On October 30, 2008, the stockholders of John B. Sanfilippo & Son, Inc. (the Company) approved,
among other items, the John B. Sanfilippo & Son, Inc. 2008 Equity Incentive Plan (the 2008 Plan)
at the annual meeting of stockholders (the Annual Meeting). The Board of Directors of the Company
(the Board) and the Compensation Committee of the Board (the Compensation Committee) approved
the 2008 Plan on September 4, 2008, at which time it became effective, subject to stockholder
approval at the Annual Meeting.
The 2008 Plan authorizes the issuance of up to 1,000,000 shares of the Companys common stock,
$0.01 par value per share. The Compensation Committee administers the 2008 Plan. Under the terms of
the 2008 Plan, the Compensation Committee selects the eligible individuals to whom awards are
granted, determines the type, number and terms and conditions of awards granted under the 2008 Plan
and makes other determinations necessary or advisable for administering the 2008 Plan.
Employees, directors, and other individuals providing services to the Company are eligible to
receive awards under the 2008 Plan. Awards may consist of stock options, stock appreciation rights,
restricted stock, restricted stock units, dividends and dividend equivalents and common stock.
Unless the Compensation Committee sooner terminates the 2008 Plan, the 2008 Plan will terminate on
September 4, 2018. Generally, the Compensation Committee may alter, amend or terminate the 2008
Plan at any time, provided that such action does not, without a participants consent, materially
impair the rights of any award that has been granted to a participant.
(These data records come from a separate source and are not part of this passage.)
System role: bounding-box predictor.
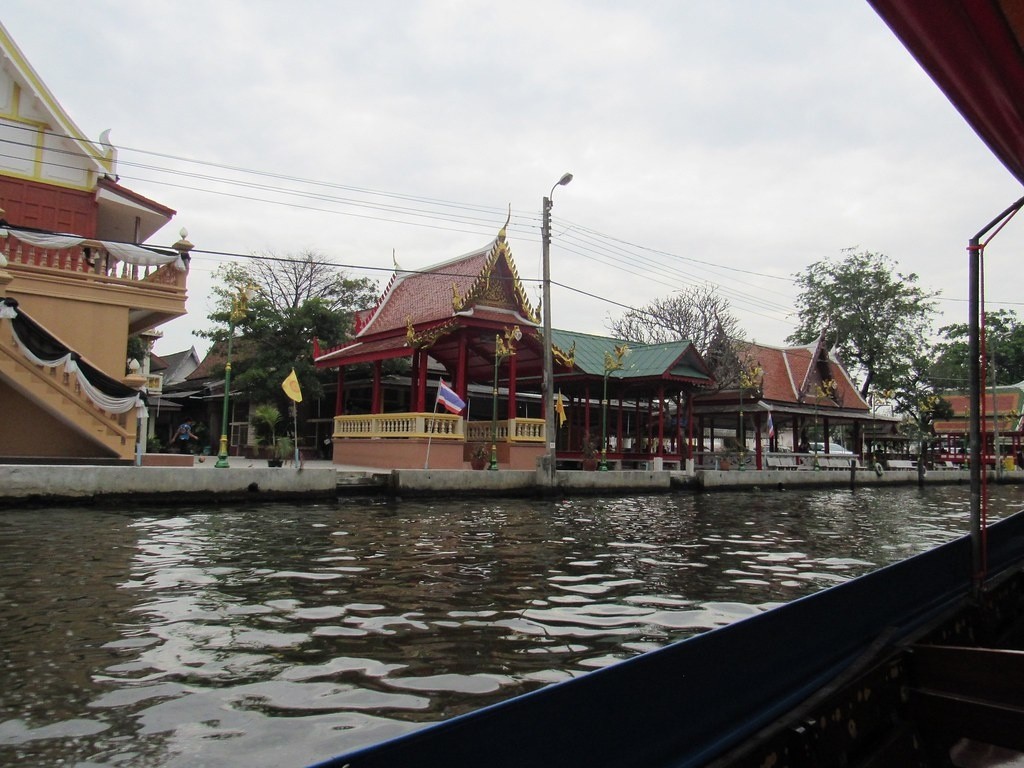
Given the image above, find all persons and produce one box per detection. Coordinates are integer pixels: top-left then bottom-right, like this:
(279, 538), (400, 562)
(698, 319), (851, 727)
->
(875, 444), (886, 467)
(169, 418), (198, 455)
(800, 437), (812, 453)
The Compensation Committee
may not, without stockholder approval, (a) materially increase the number of shares reserved for
issuance under the 2008 Plan except for certain adjustments as provided for in the 2008 Plan, (b)
materially modify the requirements of eligibility for participation in the 2008 Plan, or (c) extend
the date of termination of the 2008 Plan.
The foregoing summary of the 2008 Plan, and the more detailed summary set forth in the Companys
proxy statement for the Annual Meeting filed with the Securities and Exchange Commission on October
14, 2008, are qualified in their entirety by reference to the full text of the 2008 Plan attached
hereto as Exhibit 10.1, which is incorporated herein by reference.